_What the exercise asks_
Give back, unaltered, the lines from the one with "Игнитроны И1-25/08, И1-70/08, И1-140/08, И1-350/08, И1-200/1,5" to the end of the material, omitting pictures.

_Collected data_

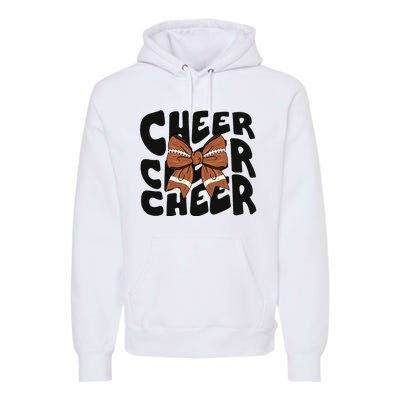 Cheer Coquette Bow American Football Game Day Thanksgiving Premium Hoodie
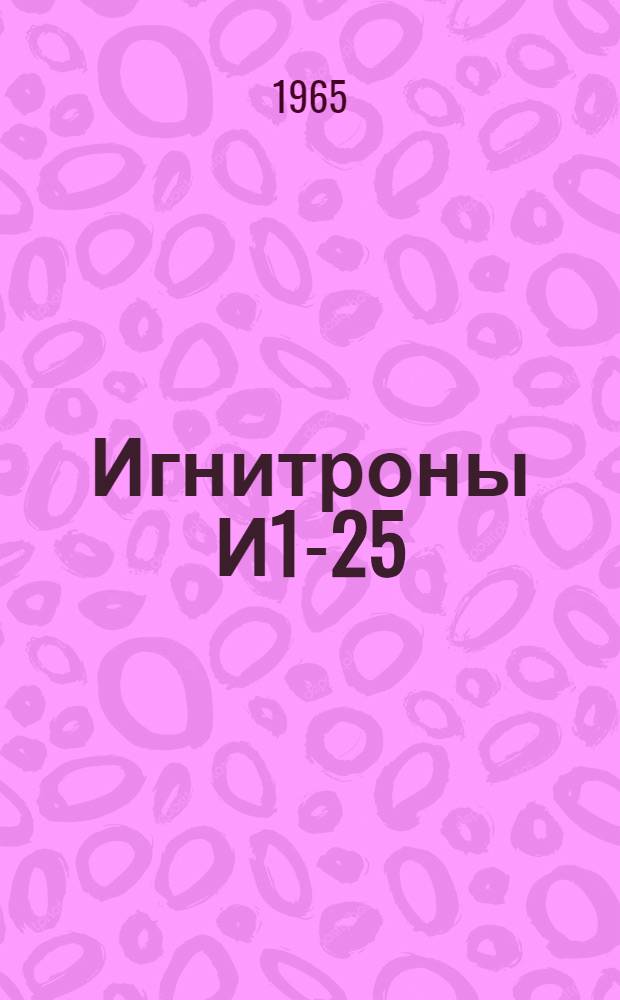 Игнитроны И1-25/08, И1-70/08, И1-140/08, И1-350/08, И1-200/1,5 : Каталог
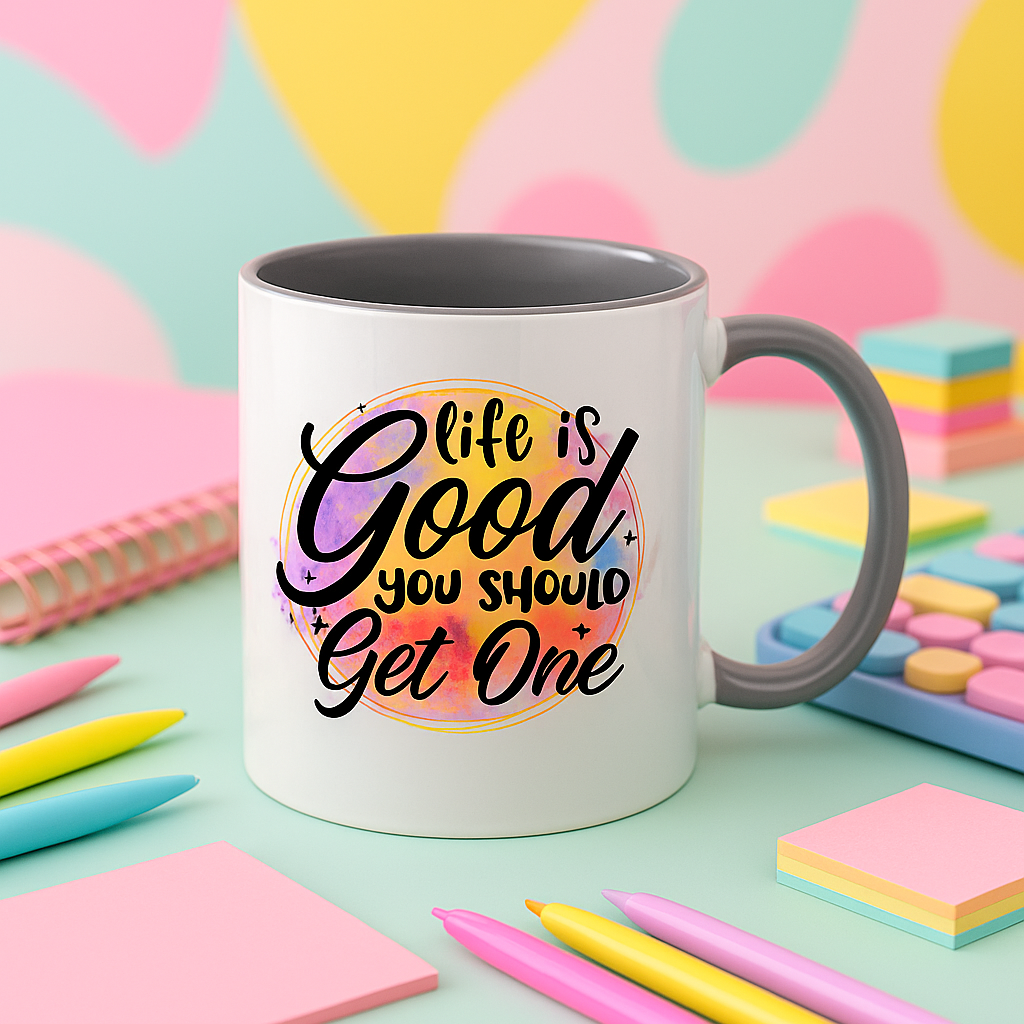 Life Is Good You Should Get One – Funny Colourful Mug | 11oz Two-Tone Ceramic Coffee Cup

_Reply_
 Игнитроны И1-25/08, И1-70/08, И1-140/08, И1-350/08, И1-200/1,5 : Каталог
 Life Is Good You Should Get One – Funny Colourful Mug | 11oz Two-Tone Ceramic Coffee Cup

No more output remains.